— Start of DOCUMENT EXTRACT —

For the past 10 years, the Moving Picture Experts Group has defined and refined what they've formally titled the "Multimedia Content Description Interface," also known as MPEG-7. MPEG-7, an XML-based, ISO/IEC standard, is an expansive, far-reaching specification that does many, many things (including defining itself and defining the language by which it defines itself and its various parts); what is of particular interest to this proposal is Part 9, "Profiles and Levels." Recognizing that there are many approaches and viewpoints surrounding video asset description (those mentioned above, plus such systems at TV-Anytime, the SMPTE Metadata Dictionary, and even extensions to the Dublin Core standard), MPEG-7 seeks to be a superset of video markup, and the concept of "profiles" as laid out in Part 9 of the spec offers various focused schemas and methodologies that conform to the MPEG-7 spec but serve unique needs. Seeing a need for a general purpose, video-specific description language, Brigham Young University has collaborated with Motorola and the Japanese National Broadcasting Corporation to publish a "Core Description Profile" (CDP), a framework that utilizes MPEG-7 descriptions and provides all the necessary tools for time-coded, segmented, video annotation.
Every file that conforms to the CDP schema (a schema now included directly as part of the MPEG-7 specification and which has been released as open-source by ISO) must also conform to the MPEG-7 super-schema. In addition to the MPEG-7 root element and any necessary header information, a CDP document has a series of <description> elements that contain <MultimediaContent>; a simple example of such an element might look something like this:
<MultimediaContent xsi:type="VideoType"> <Video id="MainTitle"> <TemporalDecomposition> <VideoSegment id="chapter1"> <TemporalDecomposition> <VideoSegment id="chapter1scene1"> <TextAnnotation type="description"> <FreeTextAnnotation>opening credits; music; village aerial view </FreeTextAnnotation> </TextAnnotation> <MediaTime> <MediaTimePoint>T00:00:00 </MediaTimePoint> <MediaDuration>PT1M24S </MediaDuration> </MediaTime> </VideoSegment> <VideoSegment id="chapter1scene2"> <TextAnnotation type="description"> <!-- other types of annotations are possible as well --> <FreeTextAnnotation>entering church; bells; Count introduced </FreeTextAnnotation> </TextAnnotation> <MediaTime> <MediaTimePoint>T00:01:24 </MediaTimePoint> <MediaDuration>PT0M20S</MediaDuration> </MediaTime> </VideoSegment> <!-- remaining scenes go here --> </TemporalDecomposition> </VideoSegment> <!-- Remaining chapters go here --> </TemporalDecomposition> </Video> </MultimediaContent>
Having been designed as a general-purpose video asset description schema, the CDP is the most promising format for defining video clip boundaries, including metadata and annotations. On the surface it may not seem much different from other markup schemas such as SMIL; however, the real power of the approach lies in combining a CDP-conformant description with other parts of the MPEG-7 specification. First of all, because MPEG-7 is the data description framework for the same group behind the MPEG-2 and MPEG-4 video encoding containers and codecs, MPEG-7 can be easily multiplexed directly into a video container. Additionally, as XML, a CDP video asset description can incorporate any other relevant data through namespacing, including TEI, Dublin Core, RDF relationships, or future information schemas. And finally, because it is a general purpose description framework, it can also be serialized into any needed format such as SMIL, IEEE-LOM (a Learning Object Metadata standard) or CMML (the Continuous Media Markup Language), an XML schema defined by the organization behind the Ogg media formats and promising tight integration with emerging HTML5 video technologies. To project this even further, imagine a robust, RDF-aware repository (such as FEDORA) full of digital video objects that connect video streams to valid MPEG-7 video asset descriptions, making videos easily discoverable, easily searchable, and ultimately, truly semantic. And finally, this approach to video asset description lays the foundation for, to return to Tim Berners-Lee's comment, enabling us to make video playback from computer to person customizable, flexible, and just what we need it to be.

— End of DOCUMENT EXTRACT —

§ STATED TASK: Extend the passage on the MPEG-7 Core Description Profile for video annotation, starting after its final sentence.

— Start of RECORDS —

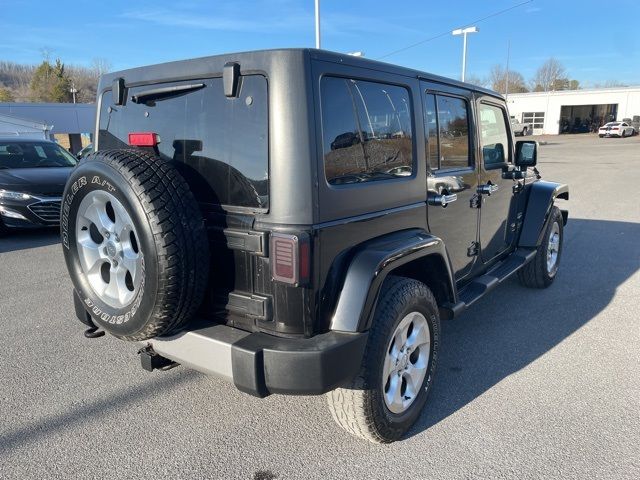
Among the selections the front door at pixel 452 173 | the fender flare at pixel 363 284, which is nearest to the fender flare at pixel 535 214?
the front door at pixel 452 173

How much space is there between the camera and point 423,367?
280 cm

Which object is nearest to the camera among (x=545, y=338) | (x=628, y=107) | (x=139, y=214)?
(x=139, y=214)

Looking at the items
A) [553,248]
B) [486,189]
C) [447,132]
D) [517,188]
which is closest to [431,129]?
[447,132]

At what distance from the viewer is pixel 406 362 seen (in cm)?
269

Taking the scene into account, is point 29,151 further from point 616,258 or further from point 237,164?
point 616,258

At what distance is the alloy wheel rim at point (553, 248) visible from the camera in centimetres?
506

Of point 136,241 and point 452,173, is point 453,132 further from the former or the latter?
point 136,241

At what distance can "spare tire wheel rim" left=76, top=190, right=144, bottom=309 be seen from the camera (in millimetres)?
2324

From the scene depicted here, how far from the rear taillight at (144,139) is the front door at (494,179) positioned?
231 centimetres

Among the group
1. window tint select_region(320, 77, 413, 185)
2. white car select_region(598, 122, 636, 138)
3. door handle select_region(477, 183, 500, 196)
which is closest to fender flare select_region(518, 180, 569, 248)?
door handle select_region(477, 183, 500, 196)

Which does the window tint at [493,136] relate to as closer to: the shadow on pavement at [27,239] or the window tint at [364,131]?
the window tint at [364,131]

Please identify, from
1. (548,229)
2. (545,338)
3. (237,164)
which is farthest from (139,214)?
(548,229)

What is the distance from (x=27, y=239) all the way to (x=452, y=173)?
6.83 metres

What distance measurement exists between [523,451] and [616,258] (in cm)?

— End of RECORDS —

§ RESPONSE FOR THIS EXERCISE:
Melby, Alan K.
The video interface that we are all familiar with has garnered universal acceptance. This is true both of the iconic symbols of playback control, as well as the actual functions of control that are allowed. Since the days of very early analog playback, media consumers have been allowed to do pretty much just the following:
There have been a few additions to the list as media (especially video) technology has evolved; for example, with the introduction of laserdisc and subsequently DVD, "return to menu," "next/previous chapter," and "go to title" controls have entered the collective interface. Streaming media has also invoked the need for a "fullscreen toggle" control. And many playback systems are now allowing for the display of certain content-provider defined metadata or even a "scrub" bar for more flexible time placement. But such change comes slowly, and all of these playback controls are very simple, require a good deal of user intervention, and truly limit the video asset's effectiveness as a learning object.
To provide an example of the limitations of commonly accepted playback, let me briefly describe what happened this semester in a Hebrew class at our university. The instructor wanted to use several clips from a commercial Israeli movie to help the students with their vocabulary. With current US laws and technological learning curves making it unreasonable to rip the clips from the DVD and edit them for her class's needs, she instead instructed them to check out the DVD from the reserve library, start playing it, jump to chapter 14, watch for 4 minutes and 17 seconds (rewinding if necessary to fully understand the dialogue), jump to 2 minutes into chapter 31, watch for 3 minutes, pause the DVD and go look at some of the resources she'd posted on her course website, return to the DVD, etc. etc. etc. This is an extremely ineffective way to use the video in a learning environment, but unfortunately, it's really the only methodology that is widely available right now.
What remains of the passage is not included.